European countries join forces to create an integrated gas market
A well connected EU energy market where energy flows freely across borders and no Member State remains isolated from the EU energy networks is a precondition for creating a resilient Energy Union with a forward looking climate policy, according to the European Commission. This will ensure secure, affordable and sustainable energy for all EU citizens and businesses.
15 EU and Energy Community countries in the Central Eastern Europe and South East European regions have agreed to work together to accelerate the building of missing gas infrastructure links and to tackle the remaining technical and regulatory issues that hamper security of supply and the development of a fully integrated and competitive energy market in the region.
A Memorandum of Understanding, which formally launches this initiative, was signed on 10 July in Dubrovnik. This will pave the way for the closer integration of the EU and Energy Community energy markets. By creating a stable regulatory and market framework, it will help improve the investment climate in the involved EU and Energy Community countries and territories.
“This region is very important for Europe, in particular when we look at security of energy supply,” said EU Commission Vice President for Energy Union Maroš Šefcovic. “The improvement of infrastructure through realistic and feasible projects is crucial to diversify energy resources and strengthen the region’s resilience to supply shocks. Cooperation among the countries of the region is key in this regard. I myself and the entire commission support this process, notably in the framework of the European Energy Union Strategy.”

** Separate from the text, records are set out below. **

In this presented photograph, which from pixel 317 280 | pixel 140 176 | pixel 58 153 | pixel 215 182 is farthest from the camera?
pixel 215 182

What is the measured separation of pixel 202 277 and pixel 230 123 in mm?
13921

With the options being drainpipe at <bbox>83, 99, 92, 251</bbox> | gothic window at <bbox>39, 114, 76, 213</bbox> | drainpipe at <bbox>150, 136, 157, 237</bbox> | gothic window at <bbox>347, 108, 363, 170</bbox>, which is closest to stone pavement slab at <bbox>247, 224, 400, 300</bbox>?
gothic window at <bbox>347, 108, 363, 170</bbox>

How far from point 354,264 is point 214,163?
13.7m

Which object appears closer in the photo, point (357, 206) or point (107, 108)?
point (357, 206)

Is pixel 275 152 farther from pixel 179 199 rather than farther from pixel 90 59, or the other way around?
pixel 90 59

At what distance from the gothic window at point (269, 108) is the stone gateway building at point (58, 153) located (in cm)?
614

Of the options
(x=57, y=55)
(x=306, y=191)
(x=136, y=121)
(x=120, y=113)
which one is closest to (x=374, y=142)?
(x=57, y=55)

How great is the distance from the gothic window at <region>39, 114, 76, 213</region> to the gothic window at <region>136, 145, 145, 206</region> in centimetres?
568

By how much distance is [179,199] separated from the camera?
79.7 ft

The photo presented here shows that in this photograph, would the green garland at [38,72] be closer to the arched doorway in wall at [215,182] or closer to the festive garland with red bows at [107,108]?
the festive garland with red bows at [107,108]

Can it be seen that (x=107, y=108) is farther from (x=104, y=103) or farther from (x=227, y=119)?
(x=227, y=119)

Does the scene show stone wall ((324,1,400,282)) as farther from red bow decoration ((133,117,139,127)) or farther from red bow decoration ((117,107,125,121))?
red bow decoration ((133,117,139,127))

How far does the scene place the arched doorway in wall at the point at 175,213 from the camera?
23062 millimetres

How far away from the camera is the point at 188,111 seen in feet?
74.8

“Regional cooperation is a cornerstone of our work on closer integration of energy markets,” noted EU Commissioner for Climate Action and Energy Miguel Arias Cañete, “Therefore effective cooperationbetween the countries in Central Eastern and South East Europe is key to ensuring secure energy supplies and affordable prices for consumers in the region. Whilst every country has to face its specific energy issues, addressing them together can offer cheaper and more effective solutions.”
The joint work under the European Commission initiative on Central Eastern and South Eastern European Gas Connectivity (CESEC) will not only focus on building new gas pipelines, but also on making the best use of existing infrastructure for example by allowing reverse flow. A number of infrastructure projects, such as the Trans Adriatic Pipeline (TAP), LNG terminal in Croatia and evacuation system, system reinforcement in Bulgaria and Romania, interconnectors between Greece and Bulgaria and between Serbia and Bulgaria, have been identified as top priorities in the Action Plan annexed to the Memorandum. They will help to diversify supply sources; ultimately, each Member State in the region should have access to at least three different sources of gas. These priority projects will be closely monitored to ensure their timely and resource efficient implementation. It is also important that EU rules that foster fair competition between all market players are fully implemented in the region.

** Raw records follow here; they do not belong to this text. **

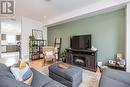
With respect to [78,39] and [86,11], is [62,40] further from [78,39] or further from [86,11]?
[86,11]

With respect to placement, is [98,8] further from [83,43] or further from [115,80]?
[115,80]

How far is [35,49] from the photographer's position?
5781 mm

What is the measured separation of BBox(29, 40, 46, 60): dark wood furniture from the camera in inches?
219

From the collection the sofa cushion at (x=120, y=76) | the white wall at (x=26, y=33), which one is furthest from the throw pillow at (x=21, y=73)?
the white wall at (x=26, y=33)

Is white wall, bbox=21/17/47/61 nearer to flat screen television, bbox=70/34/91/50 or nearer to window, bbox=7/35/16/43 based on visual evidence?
flat screen television, bbox=70/34/91/50

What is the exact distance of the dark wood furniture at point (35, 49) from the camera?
219 inches

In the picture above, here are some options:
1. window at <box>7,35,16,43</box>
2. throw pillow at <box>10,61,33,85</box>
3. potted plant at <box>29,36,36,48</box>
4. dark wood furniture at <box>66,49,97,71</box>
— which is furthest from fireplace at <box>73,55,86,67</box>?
window at <box>7,35,16,43</box>

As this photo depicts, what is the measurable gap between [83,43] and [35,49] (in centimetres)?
295

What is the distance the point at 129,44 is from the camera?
3012mm

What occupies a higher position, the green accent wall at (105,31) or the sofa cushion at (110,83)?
the green accent wall at (105,31)

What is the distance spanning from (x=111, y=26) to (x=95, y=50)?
3.48 feet

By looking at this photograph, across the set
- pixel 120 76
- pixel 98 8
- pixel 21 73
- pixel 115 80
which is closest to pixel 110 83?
pixel 115 80

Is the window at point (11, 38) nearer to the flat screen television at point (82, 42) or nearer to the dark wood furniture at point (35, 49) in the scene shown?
the dark wood furniture at point (35, 49)

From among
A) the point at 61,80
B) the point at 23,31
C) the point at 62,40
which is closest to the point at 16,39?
the point at 23,31
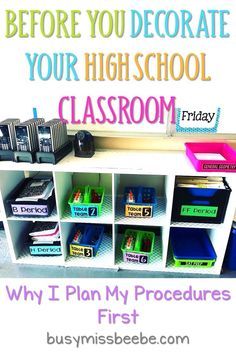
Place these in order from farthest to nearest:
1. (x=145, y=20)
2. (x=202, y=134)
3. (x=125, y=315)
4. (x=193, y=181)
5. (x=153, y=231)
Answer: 1. (x=153, y=231)
2. (x=202, y=134)
3. (x=193, y=181)
4. (x=145, y=20)
5. (x=125, y=315)

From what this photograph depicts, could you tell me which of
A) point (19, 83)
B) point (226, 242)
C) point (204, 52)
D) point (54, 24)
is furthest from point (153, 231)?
point (54, 24)

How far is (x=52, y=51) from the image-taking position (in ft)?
4.54

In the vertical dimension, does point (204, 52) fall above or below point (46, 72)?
above

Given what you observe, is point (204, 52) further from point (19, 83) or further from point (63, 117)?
point (19, 83)

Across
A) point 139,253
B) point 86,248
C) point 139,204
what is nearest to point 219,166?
point 139,204

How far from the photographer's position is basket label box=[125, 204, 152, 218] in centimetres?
145

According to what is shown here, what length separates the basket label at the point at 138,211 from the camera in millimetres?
1453

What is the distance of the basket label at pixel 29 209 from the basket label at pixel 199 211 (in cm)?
79

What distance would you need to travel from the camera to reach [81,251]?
5.26 feet

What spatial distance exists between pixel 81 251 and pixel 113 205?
→ 0.44 metres

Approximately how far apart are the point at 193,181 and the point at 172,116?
40 cm

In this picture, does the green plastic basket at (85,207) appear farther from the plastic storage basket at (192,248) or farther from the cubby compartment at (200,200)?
the plastic storage basket at (192,248)

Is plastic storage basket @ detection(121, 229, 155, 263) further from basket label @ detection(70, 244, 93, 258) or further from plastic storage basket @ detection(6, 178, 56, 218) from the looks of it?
plastic storage basket @ detection(6, 178, 56, 218)

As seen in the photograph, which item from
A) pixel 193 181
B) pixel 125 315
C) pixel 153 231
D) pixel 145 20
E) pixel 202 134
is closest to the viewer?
pixel 125 315
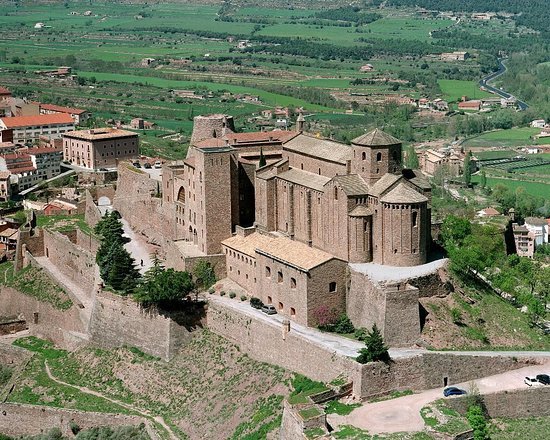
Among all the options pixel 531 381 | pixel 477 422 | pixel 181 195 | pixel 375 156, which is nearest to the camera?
pixel 477 422

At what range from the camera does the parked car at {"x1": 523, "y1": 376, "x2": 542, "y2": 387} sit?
41.5 m

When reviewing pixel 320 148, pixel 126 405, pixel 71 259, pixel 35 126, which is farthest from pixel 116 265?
pixel 35 126

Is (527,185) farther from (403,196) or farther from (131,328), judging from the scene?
(131,328)

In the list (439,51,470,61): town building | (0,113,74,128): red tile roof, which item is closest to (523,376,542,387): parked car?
(0,113,74,128): red tile roof

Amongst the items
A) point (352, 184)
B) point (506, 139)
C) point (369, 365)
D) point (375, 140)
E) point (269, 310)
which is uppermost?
point (375, 140)

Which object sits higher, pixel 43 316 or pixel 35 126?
pixel 35 126

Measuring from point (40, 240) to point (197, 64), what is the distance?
11462 cm

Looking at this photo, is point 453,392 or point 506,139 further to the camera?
point 506,139

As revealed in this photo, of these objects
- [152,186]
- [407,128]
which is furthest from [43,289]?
[407,128]

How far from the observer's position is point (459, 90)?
521 ft

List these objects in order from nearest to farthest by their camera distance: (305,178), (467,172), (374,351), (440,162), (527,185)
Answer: (374,351), (305,178), (467,172), (527,185), (440,162)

In general, infrastructure projects should be financed by the market participants, but where necessary for their timely completion, the involvement of the European Investment Bank (EIB) and the European Bank for Reconstruction and Development (EBRD) will be considered by the CESEC countries. Project promoters are also encouraged in particular to make use of the opportunities offered by the new European Fund for Strategic Investment (EFSI).
The Memorandum of Understanding and its Action Plan were signed by EU Commission Vice President Maroš Šefcovic and EU Commissioner Miguel Arias Cañete and by the Energy Ministers andtheir representatives from Austria, Bulgaria, Croatia, Greece, Hungary, Italy, Romania, Slovakia, Slovenia, Albania, Former Yugoslav Republic of Macedonia, Serbia and Ukraine (Bosnia and Herzegovina and Republic of Moldova will sign at a later stage).